Even in the cold winter months I have cravings for fresh seafood, so I’ll take it any way I can get it. A cioppino is a Californian spin on an Italian dish called zuppa di pesce, which is a white wine and tomato based broth with a slightly spicy taste and a lot of fresh seafood. The flavors can be built in layers, making the aromas heavenly. I was inspired to try to make this at home after enjoying an amazing zuppa di pesce at a little Italian restaurant last month. I took a combination of ideas from bon appetit’s recipe and added a little influence from Giada de Laurentiis’s recipe to come up with this:
- 1 tsp fennel seeds
- 1 small onion, finely chopped
- 1 small fennel bulb, finely chopped (Optional)
- 4 garlic cloves, minced
- 1 bay leaf
- 1-2 tbsp, flour
- 2 sprigs of fresh thyme leaves
- 1 tsp crushed red pepper flakes (more or less)
- Kosher Salt, Black Pepper
- About 8-10 oz. of whole peeled tomatoes, crushed by hand (depending on how you like your broth)
- 1 1/2 cups dry white wine, I used an oakey Chardonnay
- 1 1/2 cups of seafood stock
- 1 filet of any semi-firm white fish, I used halibut
- 1/2 dozen scallops
- 1 dozen clams or mussels, scrubbed, de-bearded
- About 2 dozen shrimp, peeled and deveined
- Fresh Italian Flat Leaf Parsley
- Country Style Crusty Bread for dipping, YUM
First, lightly toast the fennel seeds in a small sauce pan until fragrant. Be careful not to burn them. Using a mortar and pestle, grind the seed until they are fine.
In a dutch oven or soup pot, saute the onion, fennel seed, and fennel in the olive oil until they become translucent. Add the fennel seed dust, bay leaf, thyme, and red pepper flakes. Saute for another 10 minutes or so on medium heat until the flavors meld together. Add the flour on top and stir until combined, cook for at least a few minutes to help disguise the raw flour taste. This will make the soup a bit more thick rather than watery.
Add the crushed tomatoes, white wine, and stock and bring it to a boil. Reduce to low heat and simmer covered for about 30 minutes or so. This will allow the flavors to build on each other and creates a really delicious broth. Season with kosher salt and freshly ground black pepper to taste.

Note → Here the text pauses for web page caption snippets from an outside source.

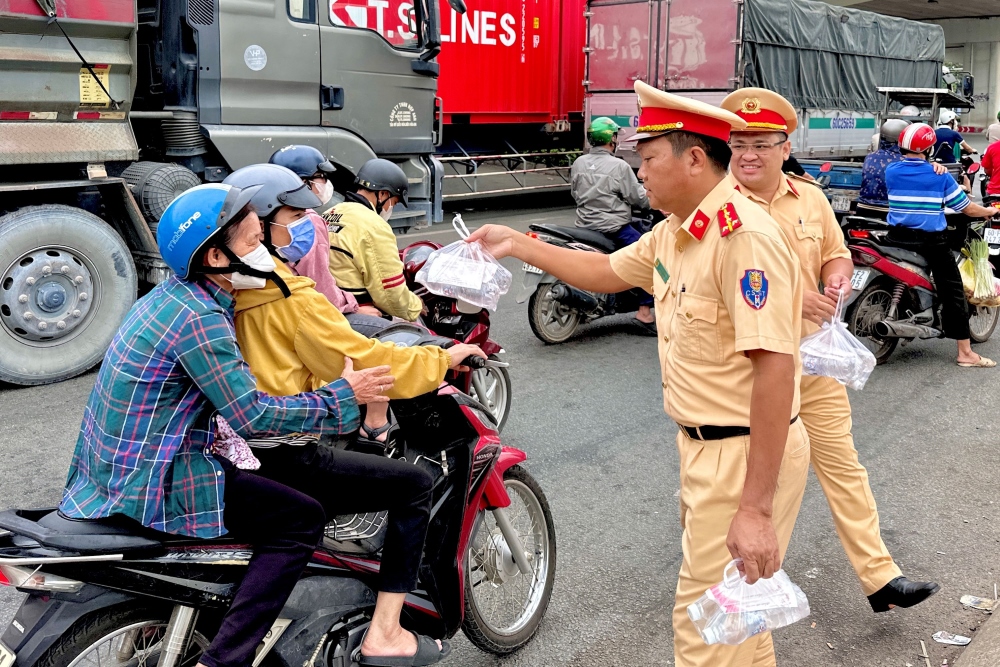 Cán bộ CSGT nhiệt tình hỗ trợ người dân di chuyển trên xe máy bằng những phần quà nhỏ như nước uống, mang lại cảm giác ấm áp trên đường về quê ăn Tết.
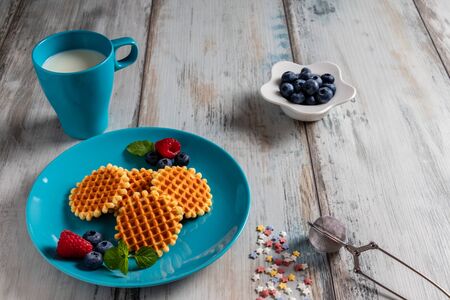 Traditional Belgian waffles with fresh fruit and milk. Rustic kitchen table.の写真素材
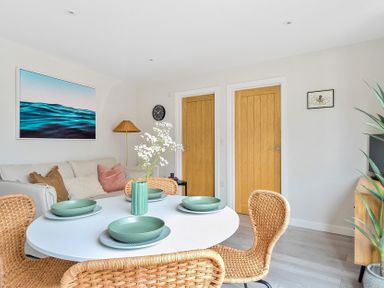 A dining room with a table and chairs at Palm House in Newquay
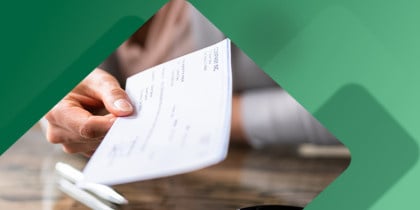 Small business owner handing over a check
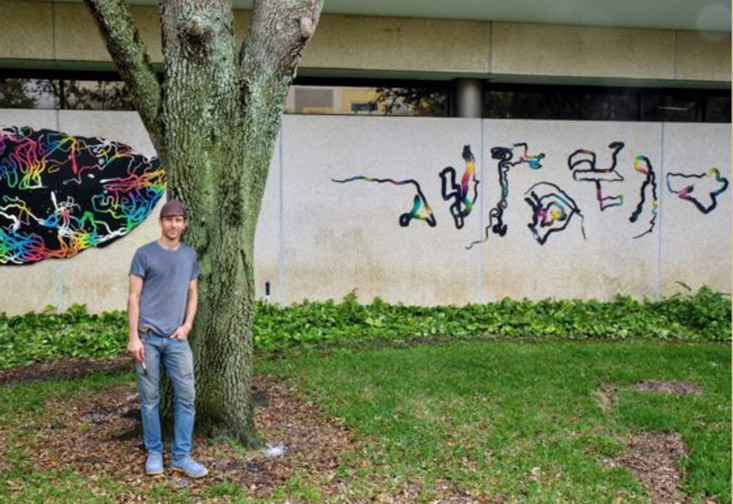 Kenny Jensen stands with his installation, Paths of Consumption: USFSP.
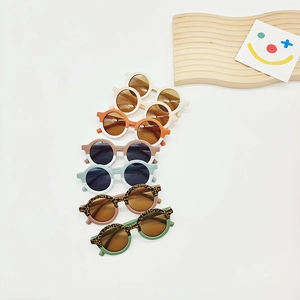 Set of seven round frame kids sunglasses in assorted colors with matte finish and leopard print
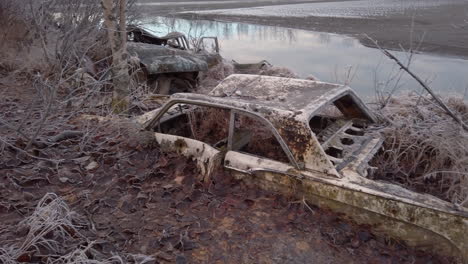 Pan-left-to-reveal-several-old-rusty-abandoned-cars-embedded-in-the-ground-on-the-river-bank-of-the-Knik-river-near-Eklutna-Tailrace-area-near-Palmer-Alaska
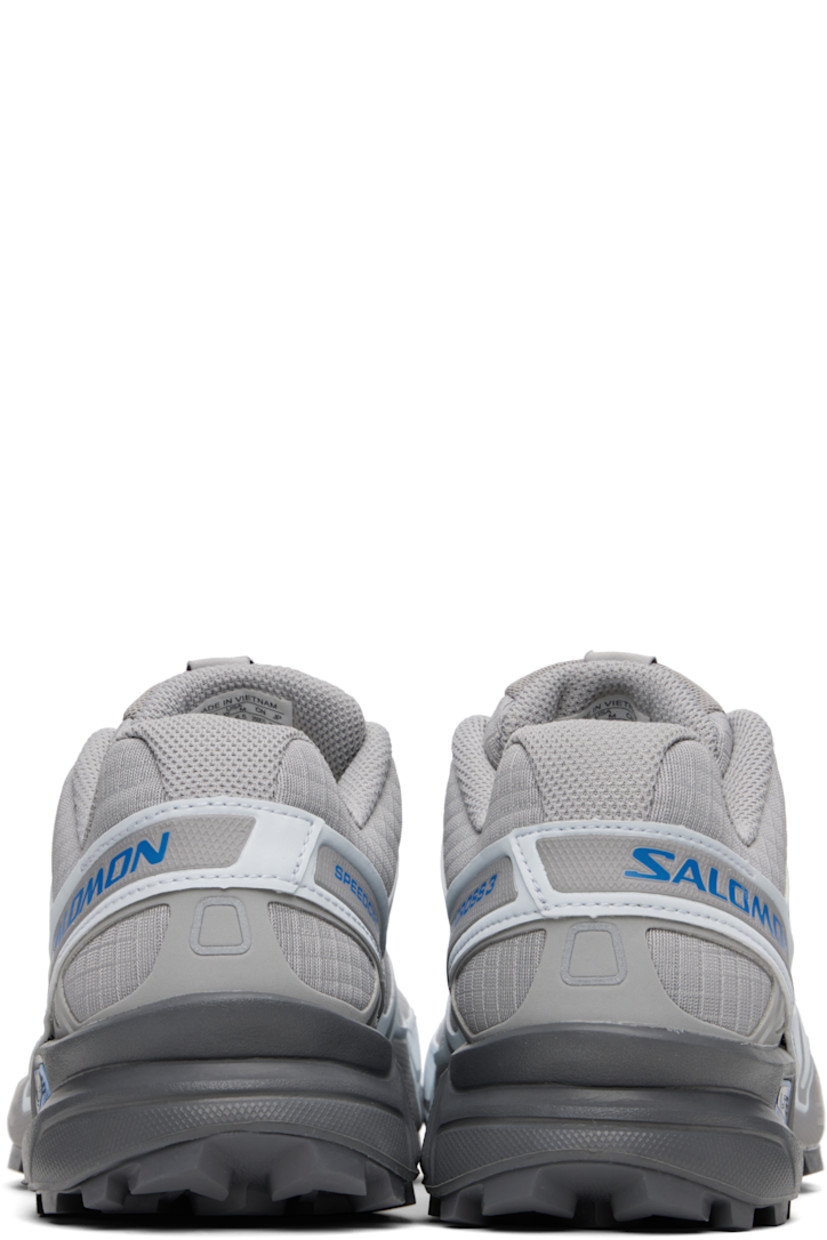 Low-top lightweight ripstop and buffed faux-leather sneakers in gray.

· Quicklace™ closure
· Logo-embroidered pull-loop at padded tongue
· Padded collar
· sensiFIT™ panel at sides
· Text printed at sides
· Logo embossed at outer side
· Molded OrthoLite® insole
· Mesh lining
· Foam rubber midsole
· Treaded Mud Contagrip® rubber sole

Supplier color: Alloy/Ballad blue/Castlerock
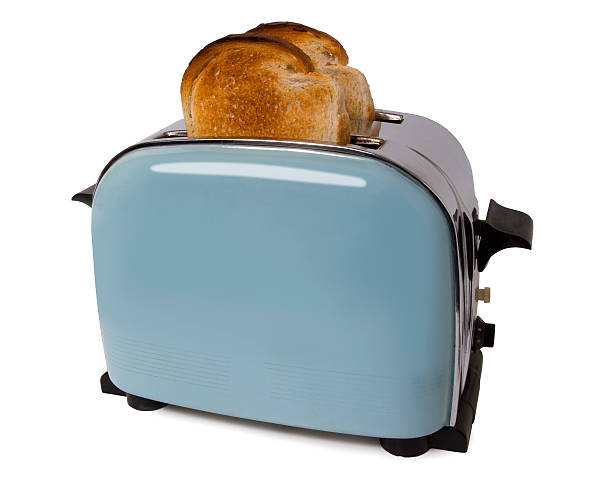 Old retro toaster with toast in on white with path stock photo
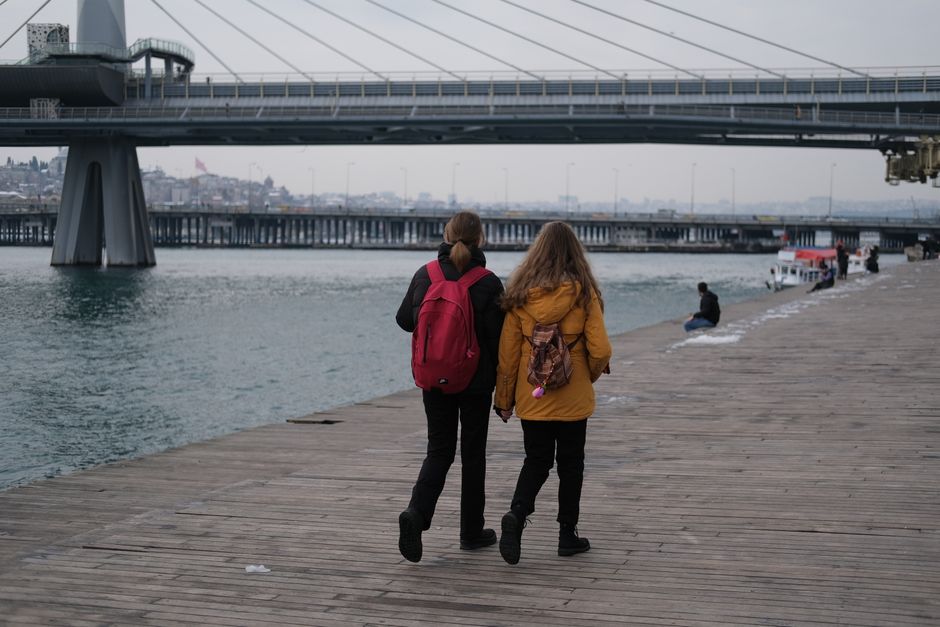 Two women walking on wooden boardwalk under a bridge in Istanbul, Turkey.
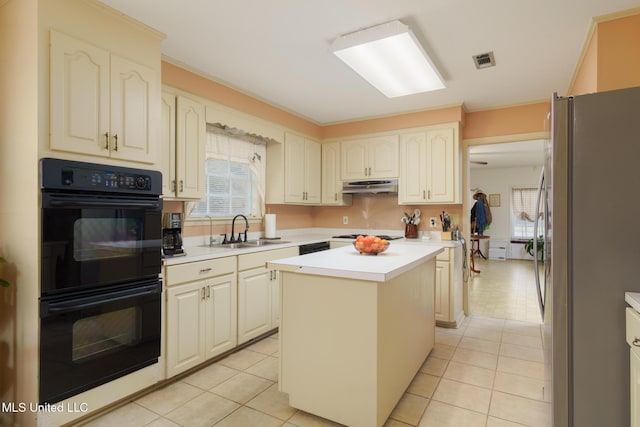 kitchen featuring sink, light tile patterned floors, black appliances, and a center island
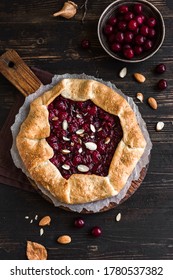 Cherry Galette with almonds on wooden, top view, copy space. Homemade organic healthy dessert - cherry pie or french galette.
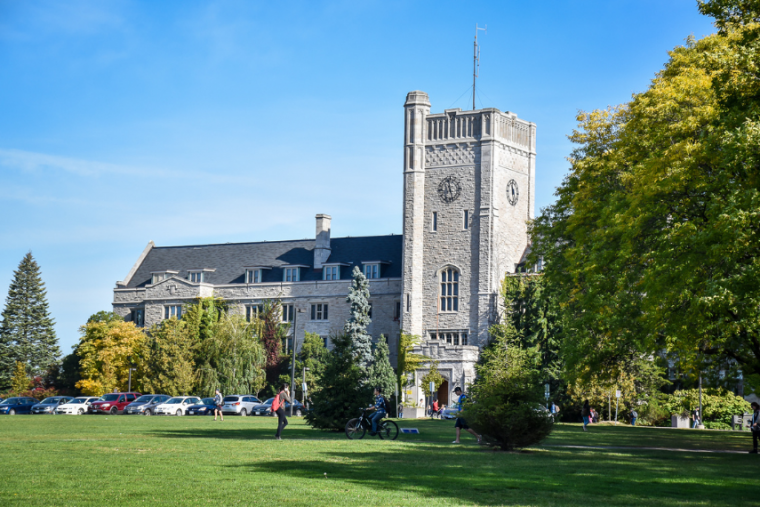 Johnston Hall during the summer on campus, surrounded by trees. 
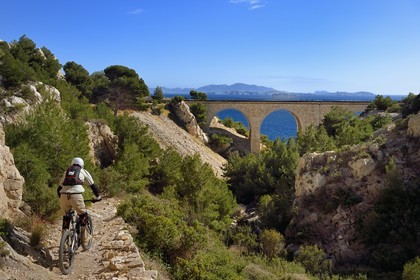 France, Bouches du Rhone, Le Rove towards Marseille, the Cote Bleue (Blue Coast), hike from Niolon to Cap Méjean along the Customs Trail, mountain biker descending to the Jonquier calanque railway bridge and the archipelago of Frioul islands in the background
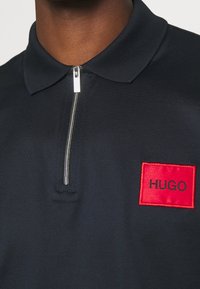 Gros plan sur un polo noir à zip avec un patch logo carré rouge portant l'inscription "HUGO" sur la poitrine.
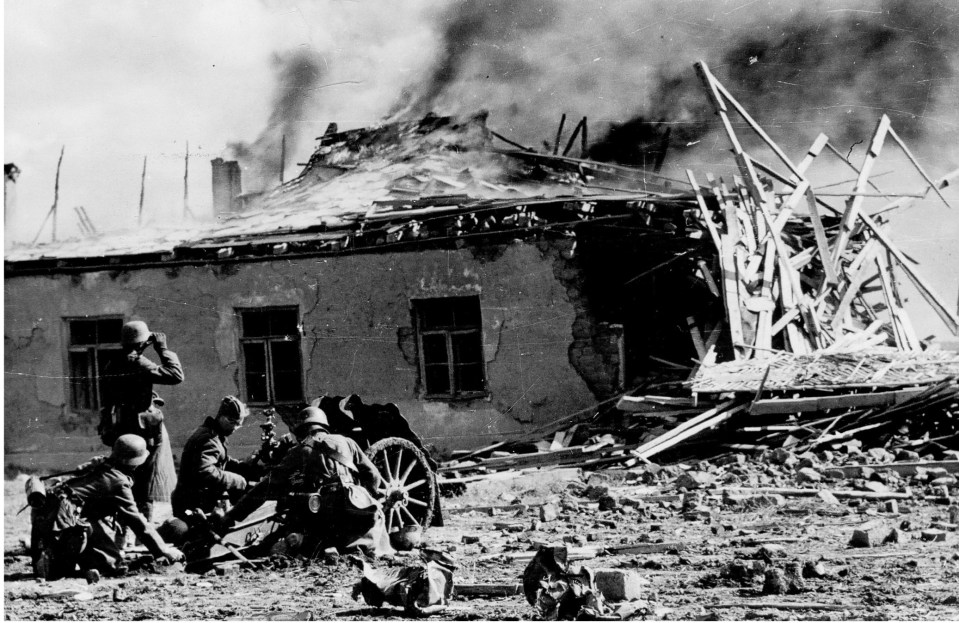  German soldiers attempting to load their weapon as Allied Forces bear down on their position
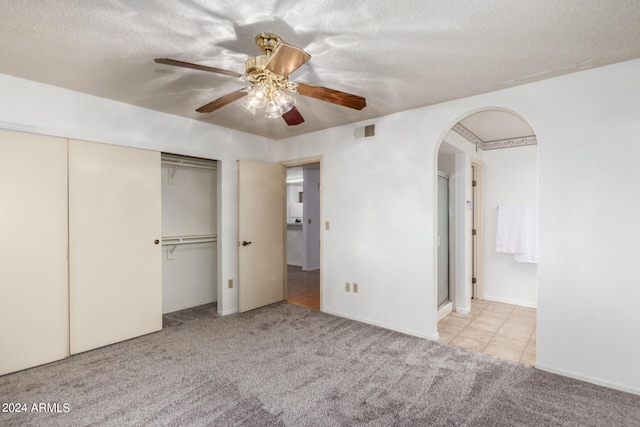 unfurnished bedroom with arched walkways, a textured ceiling, carpet, and visible vents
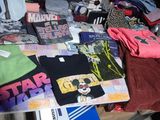 une pile de t-shirts et d'autres objets posés sur une table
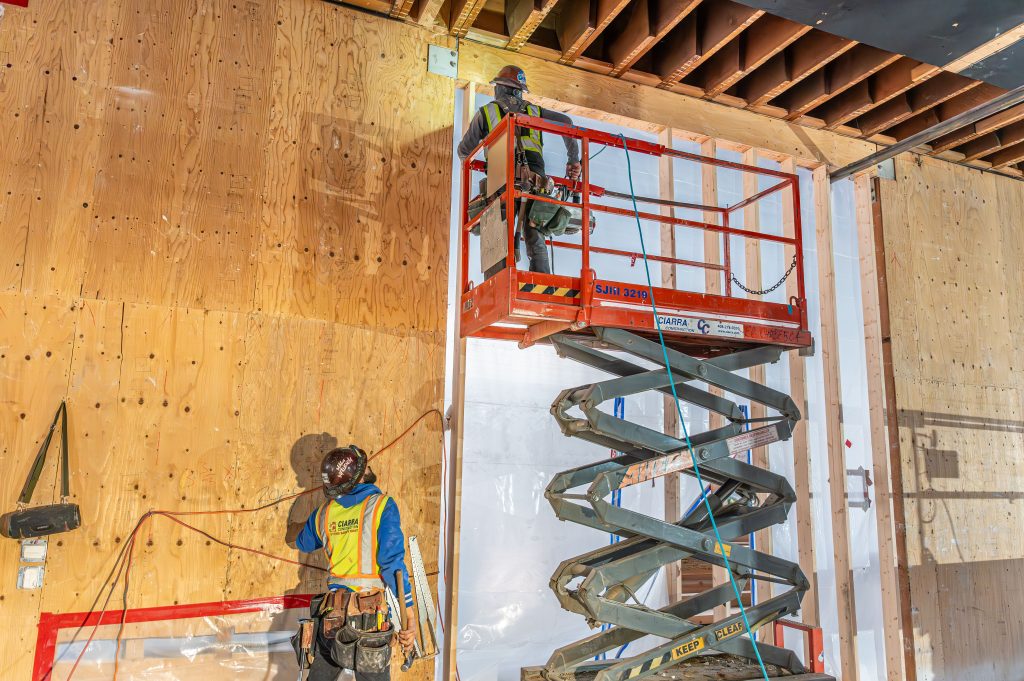 Builder nailing wooden planks together to create a sturdy frame structure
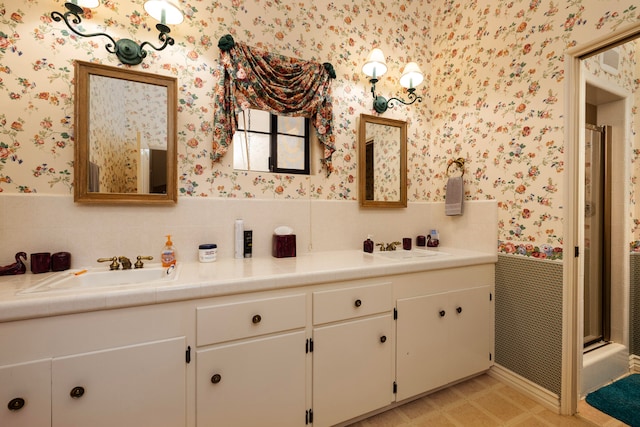 bathroom featuring dual vanity, tile floors, a shower with shower door, and backsplash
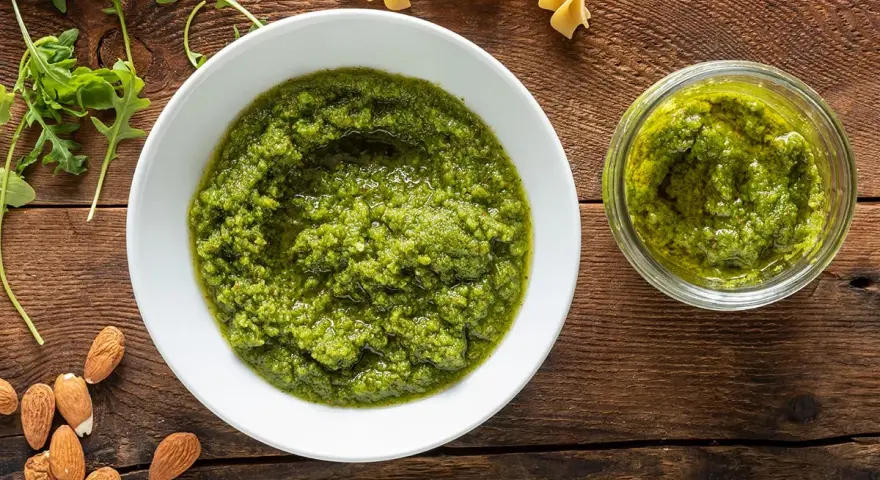 Pesto di rucola e mandorle in una ciotola bianca e un vasetto, con mandorle e rucola fresca intorno.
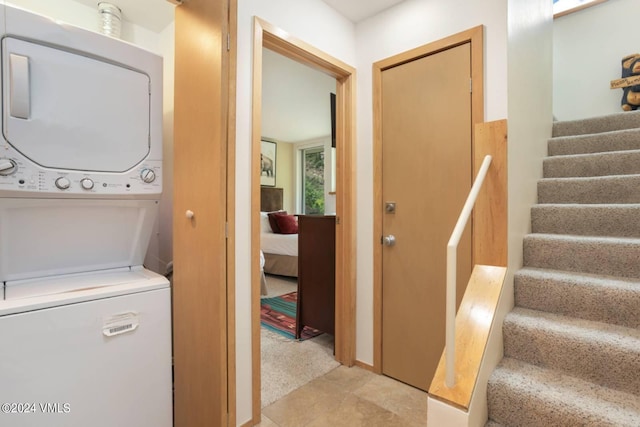 washroom with stacked washer / dryer and laundry area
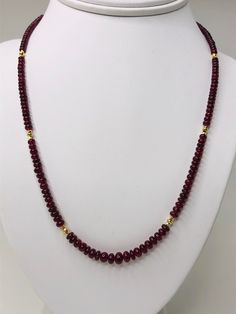 This strand of fine quality spinel beads would be at home in a 19th century ballroom or a 21st century boardroom! Rich, pomegranate red oval rondelles have been hand strung with 22k yellow gold spacers and an 18k yellow gold clasp in an elegant 19-inch strand. I have never seen red spinel beads before! Spinels have often been mistaken for fine rubies throughout history and looking at this strand, it is easy to see why. The beads, graduating in size from 3.00 to 6.50 millimeters, are of the fines Elegant Ruby Necklace With Polished Beads, Formal Ruby Necklaces With Round Beads, Formal Rondelle Beaded Necklaces With Gemstone Beads, Formal Rondelle Gemstone Beaded Necklaces, Elegant Faceted Oval Bead Necklaces, Yellow Gold Ruby Bead Jewelry, Formal Ruby Gemstone Beads Jewelry, Elegant Hand-strung Rondelle Beaded Necklaces, Classic Rondelle Faceted Beads Jewelry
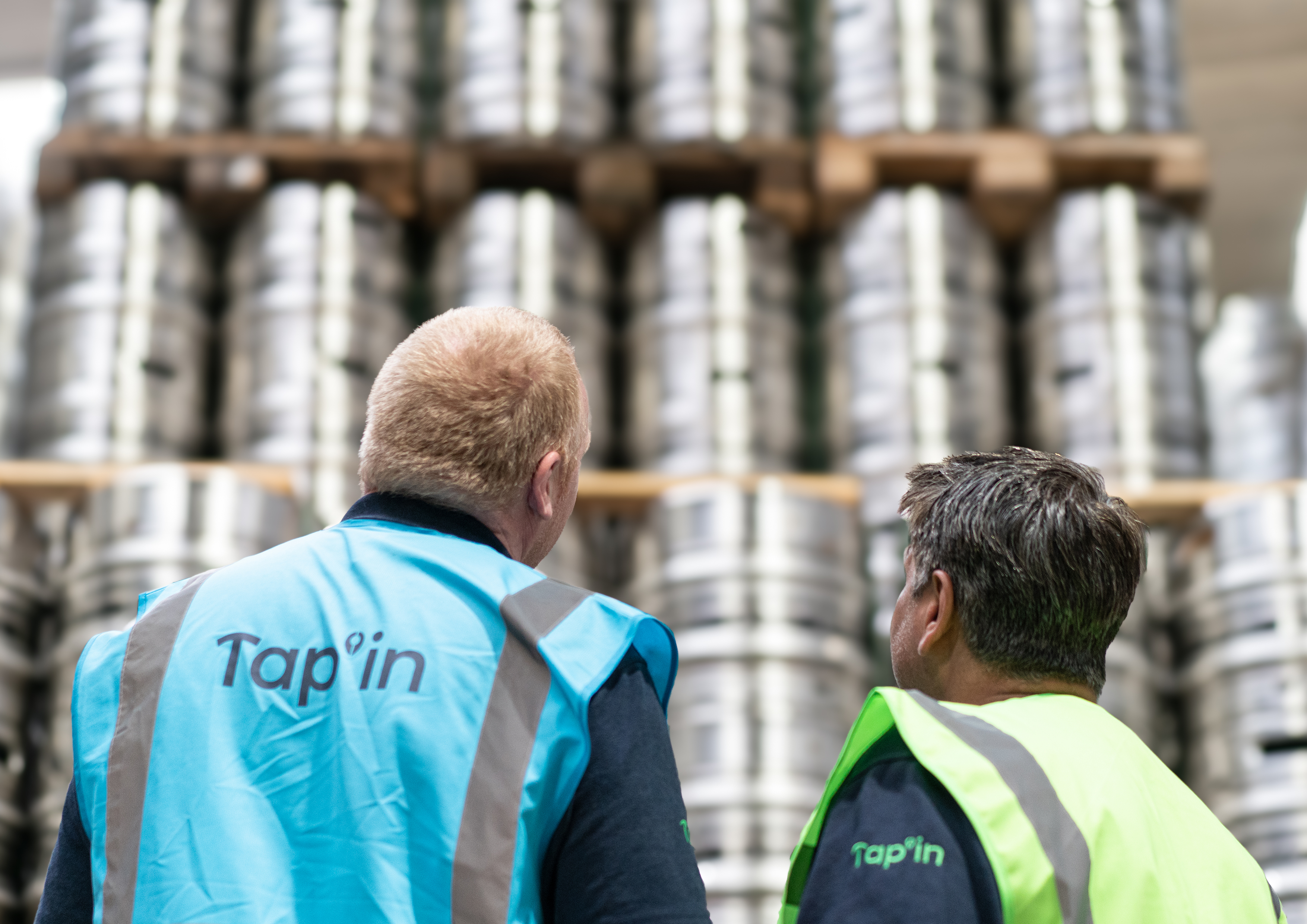 Tap'in 3PL staff with wall of kegs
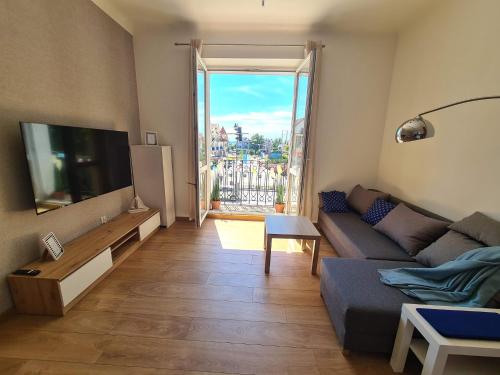 a living room with a couch and a flat screen tv at Apartament Pasaż, 2 Sypialnie i Salon, Centrum in Giżycko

When you are ready to eat, season the fish and scallops with salt and pepper and add to the soup base along with the shrimp and shellfish. Cover the pot and turn the heat up a little to medium low. After about 5-8 minutes, you can peak in the pot and see if the shellfish begin to open up. When they are open, your cioppino is ready!
Garnish with freshly chopped Italian flat leaf parsley and a slice of crusty bread for soaking up those delicious seafood juices.